• Trecho do texto:
┄┄┄┄┄┄

Para quem não sabe, há semanas protestos de massa reúnem sempre mais de 100 mil pessoas (em um país de 7,5 milhões de judeus e 10 milhões de israelenses) contra uma proposta de reforma do judiciário que, na prática, permitiria ao executivo majortariamente nacionalista e religioso assumir o controle da Suprema Corte. Os atos têm escalado o tom e até ultrapassado as fronteiras, com lobbys tradicionais pró-Israel nos EUA se somando aos esforços eloquentes contra o que chamam de “mudança de regime”. Por sua vez, membros do atual governo e até o filho do primeiro-ministro já chamaram manifestantes de terroristas.

Essa disputa radicalizada, no entanto, não deve ser confundida como se fosse mera artimanha de um político oportunista para aumentar seu poder ou se blindar de denúncias de corrupção. O que está em jogo é algo muito mais profundo. E é exatamente por isso que tanta gente se mobiliza agora para estar nas ruas.

A começar pela prioridade estabelecida para minar o poder das cortes; Que não foi introduzida de repente na ordem do dia! Os grupos políticos que a defendem são, desde sempre, os que assumiram posições incendiárias e ultraradicais contra sentenças que, por exemplo, mandaram evacuar assentamentos ilegais na Cisjordânia. São os mesmos grupos que há anos também pleiteiam a dispensa do alistamento militar obrigatório para religiosos ortodoxos e a segregação de espaços públicos para homens e mulheres.

┄┄┄┄┄┄

• Dados fornecidos:
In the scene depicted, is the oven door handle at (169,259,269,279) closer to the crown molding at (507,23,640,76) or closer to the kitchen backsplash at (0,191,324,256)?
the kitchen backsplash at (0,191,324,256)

┄┄┄┄┄┄

• Instruções das tarefas:
1. Transcreva, do trecho sobre os protestos em Israel, a passagem que começa em "Essa disputa radicalizada, no" e termina em "homens e mulheres.".
2. De acordo com o trecho sobre os protestos em Israel, quantas pessoas os protestos de massa reúnem sempre?

• Resultados esperados:
1.
Essa disputa radicalizada, no entanto, não deve ser confundida como se fosse mera artimanha de um político oportunista para aumentar seu poder ou se blindar de denúncias de corrupção. O que está em jogo é algo muito mais profundo. E é exatamente por isso que tanta gente se mobiliza agora para estar nas ruas.

A começar pela prioridade estabelecida para minar o poder das cortes; Que não foi introduzida de repente na ordem do dia! Os grupos políticos que a defendem são, desde sempre, os que assumiram posições incendiárias e ultraradicais contra sentenças que, por exemplo, mandaram evacuar assentamentos ilegais na Cisjordânia. São os mesmos grupos que há anos também pleiteiam a dispensa do alistamento militar obrigatório para religiosos ortodoxos e a segregação de espaços públicos para homens e mulheres.

2. Mais de 100 mil pessoas.